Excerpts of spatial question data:
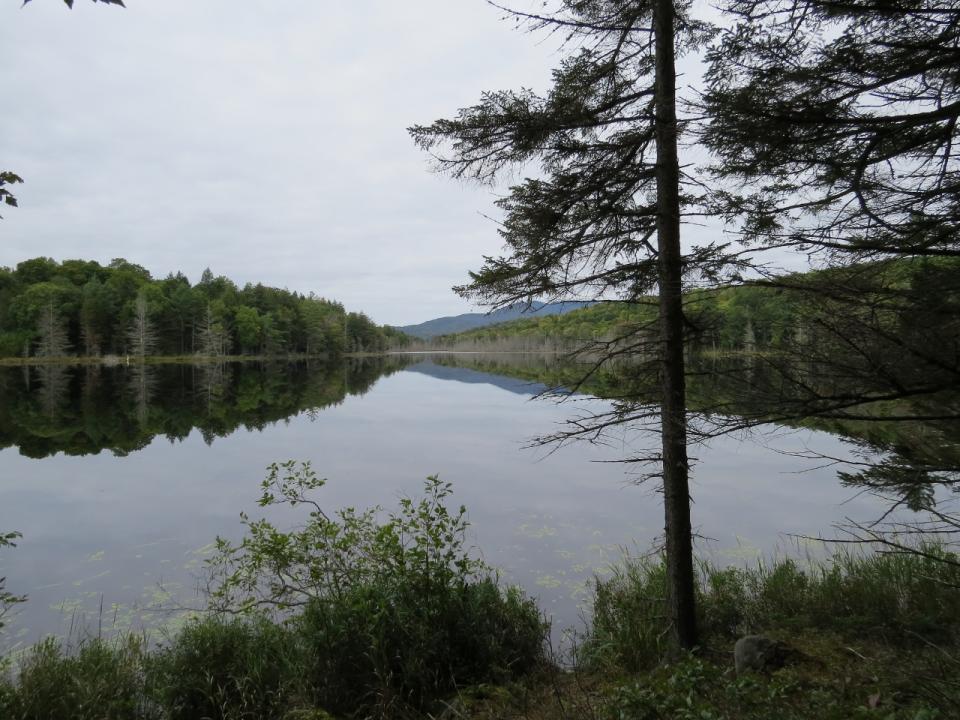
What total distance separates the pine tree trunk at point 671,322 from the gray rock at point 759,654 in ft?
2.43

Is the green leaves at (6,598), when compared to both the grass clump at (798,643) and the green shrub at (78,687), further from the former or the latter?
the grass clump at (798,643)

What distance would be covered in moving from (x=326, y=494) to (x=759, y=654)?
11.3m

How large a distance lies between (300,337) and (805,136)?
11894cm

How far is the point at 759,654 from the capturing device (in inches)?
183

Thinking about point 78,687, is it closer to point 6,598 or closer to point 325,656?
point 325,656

---

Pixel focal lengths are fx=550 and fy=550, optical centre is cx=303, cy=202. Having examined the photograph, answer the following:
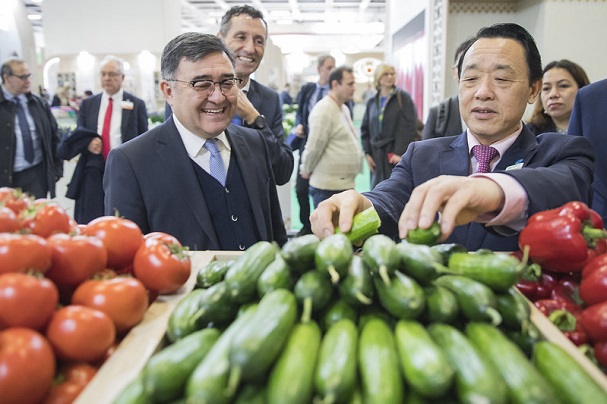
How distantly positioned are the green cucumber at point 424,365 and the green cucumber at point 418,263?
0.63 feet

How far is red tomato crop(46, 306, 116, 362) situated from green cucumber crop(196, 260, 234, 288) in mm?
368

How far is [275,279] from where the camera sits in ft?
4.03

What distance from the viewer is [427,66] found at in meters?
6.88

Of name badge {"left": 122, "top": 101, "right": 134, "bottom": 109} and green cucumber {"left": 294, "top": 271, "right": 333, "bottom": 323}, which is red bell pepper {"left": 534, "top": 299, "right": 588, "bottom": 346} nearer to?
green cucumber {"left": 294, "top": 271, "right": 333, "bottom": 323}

**Problem to solve**
Locate every line in the items above that contains the word "grass" and copy each of those lines in full.

**Exercise output**
Is the green leaves at (6,598), when compared to both the grass clump at (798,643) and the green shrub at (78,687), further from the former or the latter?
the grass clump at (798,643)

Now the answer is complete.